Padang Rumput Afrika - Ray Bradbury

Padang Rumput Afrika

Ray Bradbury
Penerjemah: Maggie Tiojakin - Fiksilotus


“George, tolong lihat kamar bermain anak kita.”

“Memangnya kenapa?”

“Entahlah.”

“Nah, kan.”

“Aku cuma ingin kau pergi melihatnya, atau panggil seorang psikolog untuk melihatnya.”

“Buat apa bawa-bawa psikolog ke kamar bermain anak kita?”

“Kau tahu benar apa gunanya membawa psikolog ke sana.” Sang istri terdiam di tengah dapur, menatap kompor di hadapannya mendengung halus selagi meracik hidangan makan malam untuk empat orang.

“Kelihatannya kamar bermain anak kita agak beda dengan yang dulu.”

“Baiklah, ayo kita pergi lihat.”

Mereka melintasi lorong di dalam rumah mereka yang dindingnya terbungkus oleh lapisan kedap suara Happylife Home, yang mereka pasang dengan ongkos tiga puluh ribu dolar. Rumah itu adalah tempat mereka membesarkan, memberi makan anak-anak mereka; dan juga tempat anak-anak mereka bermain, tidur, dan bernyanyi. Rumah itu adalah rumah yang layak bagi pertumbuhan anak-anak. Begitu langkah mereka semakin dekat dengan kamar anak-anak, ada saklar yang tiba-tiba terusik, seolah otomatis, dan mendadak lampu kamar bermain menyala. Pada saat bersamaan, di belakang mereka, di sepanjang lorong yang baru saja mereka lintasi, lampu ruangan yang menyala juga secara otomatis mati dengan setiap langkah yang mereka ambil.

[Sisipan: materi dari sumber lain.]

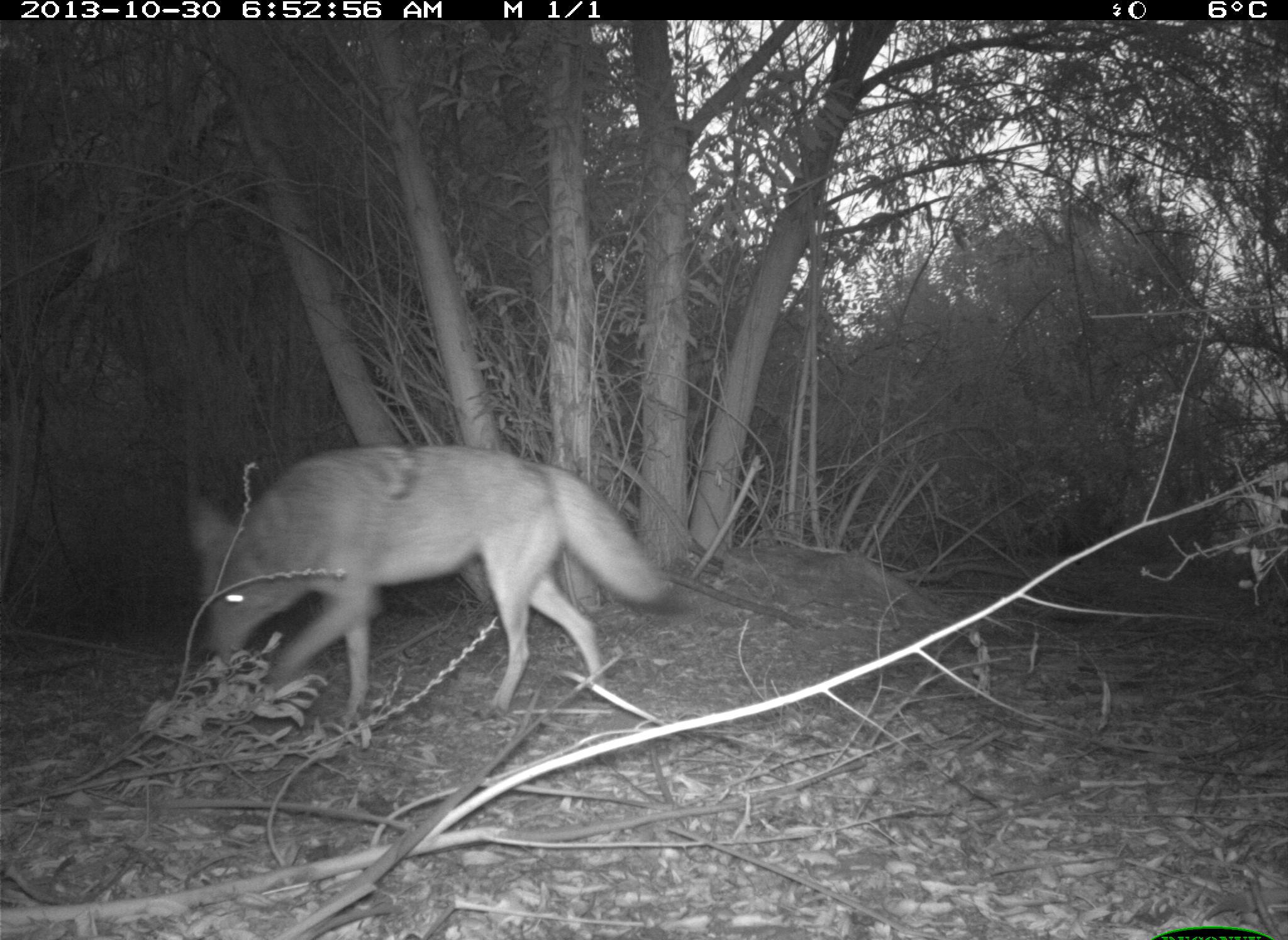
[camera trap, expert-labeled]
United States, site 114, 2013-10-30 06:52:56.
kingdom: Animalia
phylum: Chordata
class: Mammalia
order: Carnivora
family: Canidae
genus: Canis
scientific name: Canis latrans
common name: coyote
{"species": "coyote (Canis latrans)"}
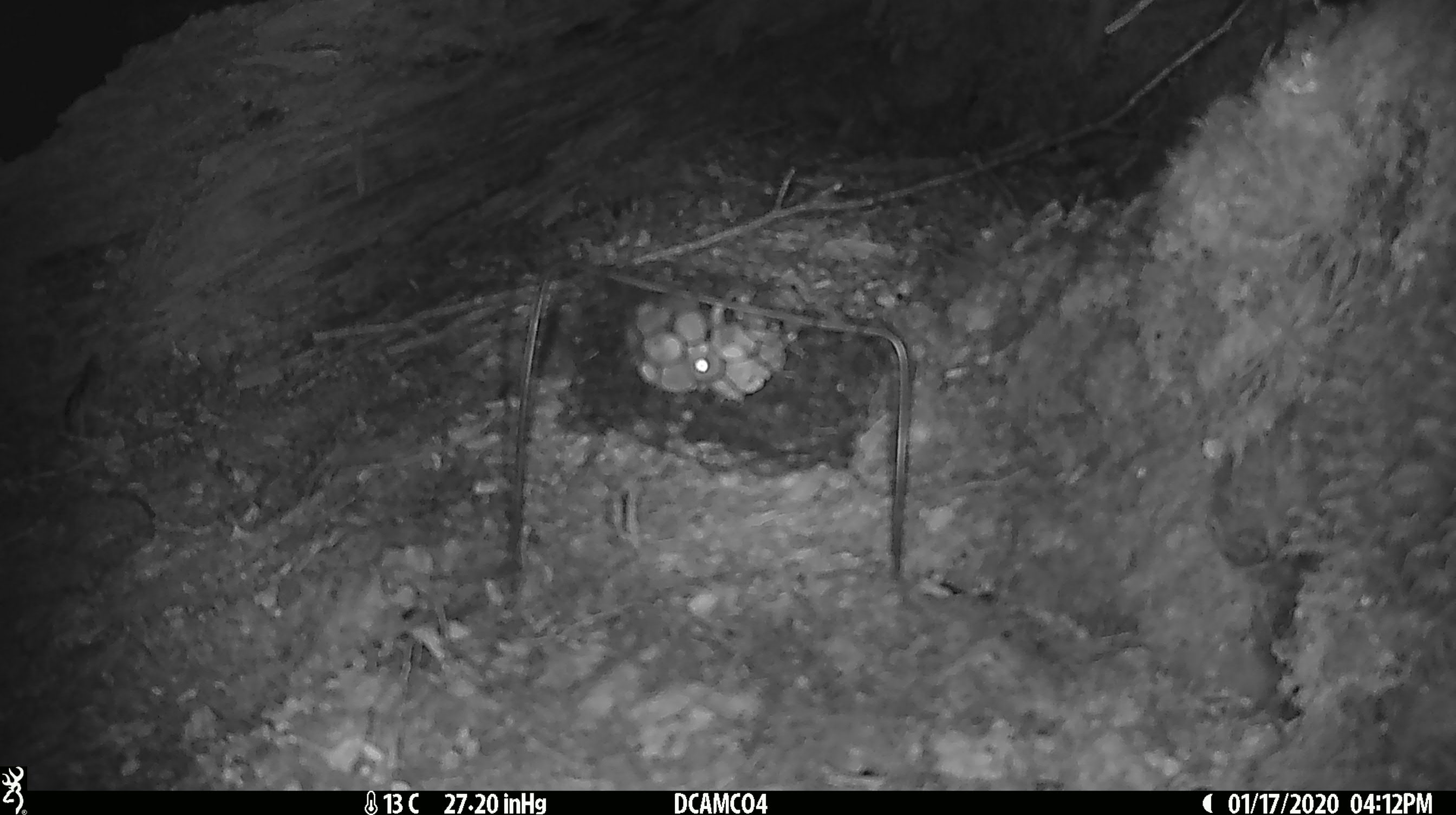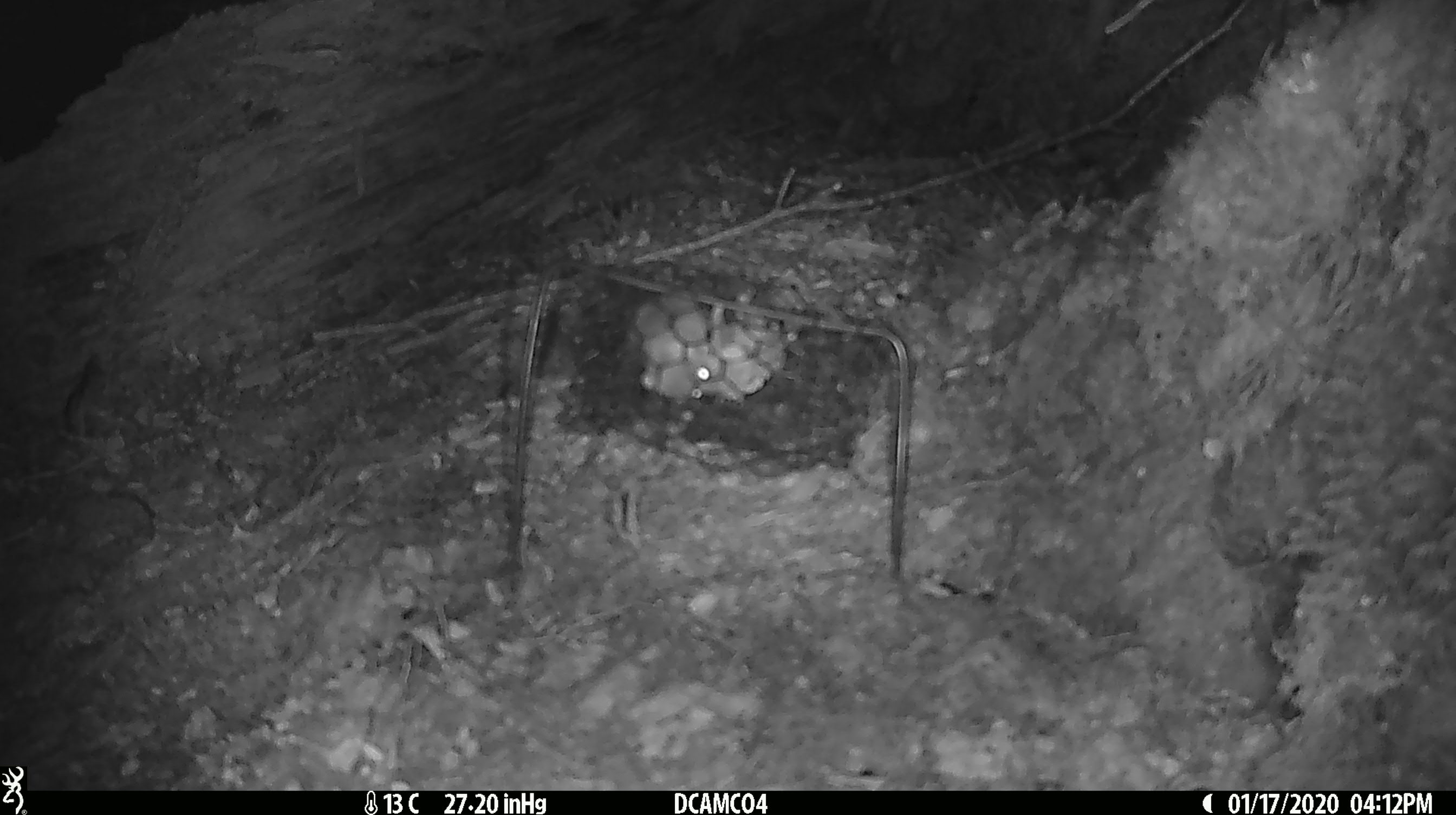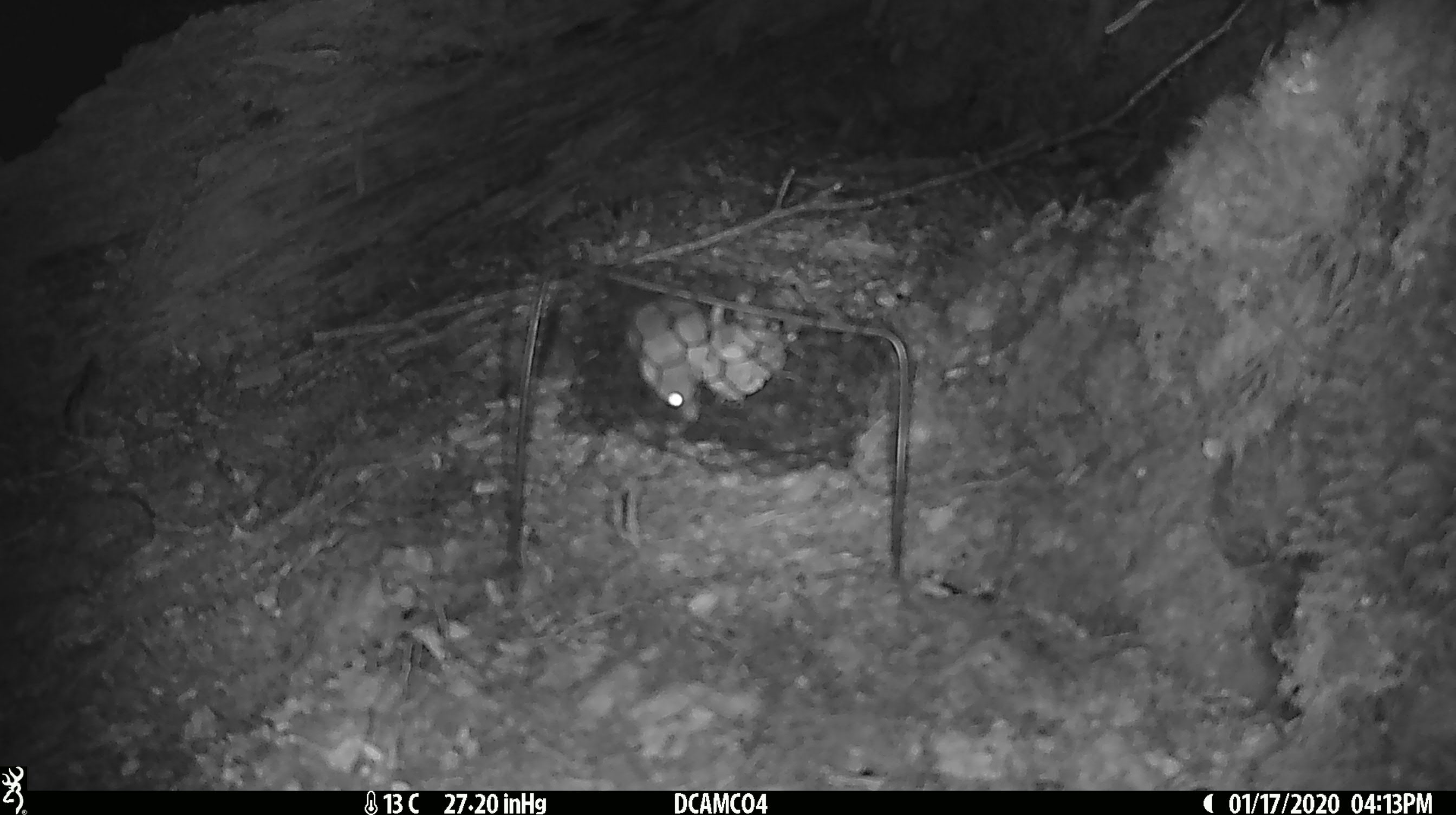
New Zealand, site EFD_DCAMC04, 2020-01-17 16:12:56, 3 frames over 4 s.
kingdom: Animalia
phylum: Chordata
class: Mammalia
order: Rodentia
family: Muridae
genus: Mus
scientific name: Mus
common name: mouse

Well,” kata George Hadley.


Mereka berdiri di atas lantai kamar bermain yang terbuat dari jerami. Panjang kamar itu sekitar dua belas meter dengan ketinggian sembilan meter; dan biaya pembangunannya sekitar separuh harga pembangunan seisi rumah. “Tapi, tentunya, tak ada yang terlalu mahal untuk anak-anak kita,” ujar George waktu itu.

Kamar tersebut sunyi. Kosong laksana tempat terbuka di tengah hutan rimba di siang bolong. Dindingnya kosong dan terlihat datar. George dan Lydia melangkah ke tengah ruangan, dan pada saat itu dinding kamar seolah mengeluarkan suara dengkuran halus, sebelum kemudian ditarik mundur diiringi oleh kilauan kristal yang menyilaukan mata, dan tiba-tiba saja sebuah padang rumput Afrika hadir di sekeliling mereka, dalam tampilan tiga dimensi, dengan biasan warna yang direproduksi sedemikian rupa hingga detail sekecil apapun terlihat nyata, seperti bebatuan kerikil dan remah-remah jerami. Sementara itu, di atas mereka, langit-langit kamar telah berubah jadi tampilan langit biru yang luas dan dinaungi oleh bola matahari kuning nan panas.

George Hadley mulai berkeringat di sekitar alis matanya.